Factor is a stack-oriented language, similar in that respect to Forth and Joy. I’ve played with both at one point or another, so when I recently ran across a reference to Factor in a recent interview with Zed Shaw, I thought I’d take a look. I’m always on the prowl for little esoteric languages, hoping to harvest new (or newly revised) approaches to software development.

First of all, some caveats. I don’t know much about Factor yet, and I’ve never been successful at implementing anything worthwhile in any stack-oriented language (not that I’ve tried); my strengths mainly lie along the OOP and functional fronts, and I haven’t really hit the “Aha!” moment yet with stacks. I do, however, appreciate the syntactic simplicity and extensibility of the idea, and hope to get there soon.

Let’s get started.

Installing Factor

You can grab binary and source copies of Factor from the website here. Make sure you download an image file as well if you’re building from source.

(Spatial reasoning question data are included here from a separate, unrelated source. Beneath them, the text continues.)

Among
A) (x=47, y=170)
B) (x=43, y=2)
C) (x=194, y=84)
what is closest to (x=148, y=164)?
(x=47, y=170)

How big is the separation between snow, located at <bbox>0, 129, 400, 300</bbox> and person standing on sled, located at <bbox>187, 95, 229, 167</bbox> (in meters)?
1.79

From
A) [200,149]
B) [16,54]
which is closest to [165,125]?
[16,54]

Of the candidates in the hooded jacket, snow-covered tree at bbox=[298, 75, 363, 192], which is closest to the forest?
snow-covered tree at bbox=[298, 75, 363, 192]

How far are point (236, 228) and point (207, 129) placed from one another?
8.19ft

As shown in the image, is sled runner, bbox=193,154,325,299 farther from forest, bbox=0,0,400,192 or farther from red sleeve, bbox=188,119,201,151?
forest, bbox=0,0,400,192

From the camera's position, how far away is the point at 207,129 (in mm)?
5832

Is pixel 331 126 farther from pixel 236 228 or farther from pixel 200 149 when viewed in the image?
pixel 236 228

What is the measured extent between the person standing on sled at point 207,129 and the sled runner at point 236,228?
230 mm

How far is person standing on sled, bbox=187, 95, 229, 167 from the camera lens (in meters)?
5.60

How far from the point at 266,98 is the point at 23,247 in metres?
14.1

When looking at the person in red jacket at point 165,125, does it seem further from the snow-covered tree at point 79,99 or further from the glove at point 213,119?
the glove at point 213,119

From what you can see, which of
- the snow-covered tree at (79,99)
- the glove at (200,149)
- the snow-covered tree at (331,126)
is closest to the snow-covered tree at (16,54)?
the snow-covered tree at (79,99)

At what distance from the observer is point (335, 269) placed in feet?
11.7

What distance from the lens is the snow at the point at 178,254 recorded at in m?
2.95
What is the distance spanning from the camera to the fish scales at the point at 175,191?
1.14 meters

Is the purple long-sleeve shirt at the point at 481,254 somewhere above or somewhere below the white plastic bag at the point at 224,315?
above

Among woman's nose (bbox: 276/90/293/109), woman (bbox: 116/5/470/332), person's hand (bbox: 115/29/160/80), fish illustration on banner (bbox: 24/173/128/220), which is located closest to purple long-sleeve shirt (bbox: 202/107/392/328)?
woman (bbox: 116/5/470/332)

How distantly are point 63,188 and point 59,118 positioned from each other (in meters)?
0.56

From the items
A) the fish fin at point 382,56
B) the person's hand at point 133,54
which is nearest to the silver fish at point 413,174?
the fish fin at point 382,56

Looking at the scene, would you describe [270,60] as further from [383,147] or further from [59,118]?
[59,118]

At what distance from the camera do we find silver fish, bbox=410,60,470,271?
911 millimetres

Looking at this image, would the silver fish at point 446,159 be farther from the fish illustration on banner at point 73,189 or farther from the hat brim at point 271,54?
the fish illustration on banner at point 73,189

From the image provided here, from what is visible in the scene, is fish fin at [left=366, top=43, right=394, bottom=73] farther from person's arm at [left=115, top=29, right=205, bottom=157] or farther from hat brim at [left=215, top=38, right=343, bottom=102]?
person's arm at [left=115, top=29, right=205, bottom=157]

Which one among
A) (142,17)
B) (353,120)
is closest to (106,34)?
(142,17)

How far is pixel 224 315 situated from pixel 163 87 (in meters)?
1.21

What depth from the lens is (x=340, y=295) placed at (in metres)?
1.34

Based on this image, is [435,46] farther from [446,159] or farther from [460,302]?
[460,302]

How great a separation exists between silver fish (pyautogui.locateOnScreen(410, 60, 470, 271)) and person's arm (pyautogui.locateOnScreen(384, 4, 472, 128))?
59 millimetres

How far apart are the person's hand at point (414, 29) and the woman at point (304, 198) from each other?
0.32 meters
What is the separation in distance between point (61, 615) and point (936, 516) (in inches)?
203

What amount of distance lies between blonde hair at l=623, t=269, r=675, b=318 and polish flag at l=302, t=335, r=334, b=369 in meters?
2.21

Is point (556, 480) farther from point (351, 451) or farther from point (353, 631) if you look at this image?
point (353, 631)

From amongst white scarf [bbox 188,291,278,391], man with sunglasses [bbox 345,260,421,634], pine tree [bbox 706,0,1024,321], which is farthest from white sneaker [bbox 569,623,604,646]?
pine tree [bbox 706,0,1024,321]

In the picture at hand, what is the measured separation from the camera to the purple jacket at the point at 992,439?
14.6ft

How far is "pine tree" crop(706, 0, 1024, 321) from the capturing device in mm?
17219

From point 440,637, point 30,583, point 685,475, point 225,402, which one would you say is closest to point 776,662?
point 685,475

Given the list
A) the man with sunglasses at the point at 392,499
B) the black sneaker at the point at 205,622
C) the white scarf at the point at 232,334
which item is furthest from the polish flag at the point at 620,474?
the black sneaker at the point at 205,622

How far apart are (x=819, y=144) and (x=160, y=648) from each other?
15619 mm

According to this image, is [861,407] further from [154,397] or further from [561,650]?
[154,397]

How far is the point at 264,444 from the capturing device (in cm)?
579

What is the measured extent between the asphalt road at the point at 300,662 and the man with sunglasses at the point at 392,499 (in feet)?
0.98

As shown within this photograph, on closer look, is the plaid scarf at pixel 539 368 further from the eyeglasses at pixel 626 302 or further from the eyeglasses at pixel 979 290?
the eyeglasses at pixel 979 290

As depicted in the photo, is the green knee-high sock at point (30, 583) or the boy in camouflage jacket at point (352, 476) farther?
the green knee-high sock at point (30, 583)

You can also clone the Factor repository using git, with the standard disclaimers on stability.

The GUI

As crazy little esoteric languages go, Factor comes well-dressed… with a relatively simple, but powerful GUI for interactive hacking, debugging, and code/documentation browsing. It completely puts irb to shame, of course; though there has been some work in this direction in Ruby, it sure would be nice if something similar would come standard with the language. I’m not a big fan of big IDEs that do enough work for you that you forget how to do things yourself, but give me a little hacking console any day.

Basic Concepts

The basic concept of stack-oriented programming centers around manipulation of one or more stacks. In Factor this manipulation is done via words (that sit in _vocabularies_), and generally a single stack is used. Let’s try a simple example using the “+” word.

1 2 + .

The first thing you might notice is that ‘+’ comes at the end. This is called Reverse Polish Notation (RPN), and though it might seem a bit weird to those of us with infix operator leanings (and backwards to PN Schemers), it makes complete sense when you’re dealing with a stack.

Let’s break the example down, bit by bit.

  1. ‘1’ is recognized as a number literal. It’s pushed onto the stack.
    • Stack looks like: 1
  2. ‘2’ is recognized as a number literal. It’s pushed onto the stack.
    • Stack looks like: 1 2
  3. ‘+’ isn’t recognized as a literal; it’s a word that’s found and executed. It pops off two items from the stack, adds them (just pretend how that happens is unimportant for the moment), and pushes the result on the stack.
    • Stack looks like: 3
  4. A single period pops off an item from the stack. Think of it as returning a value.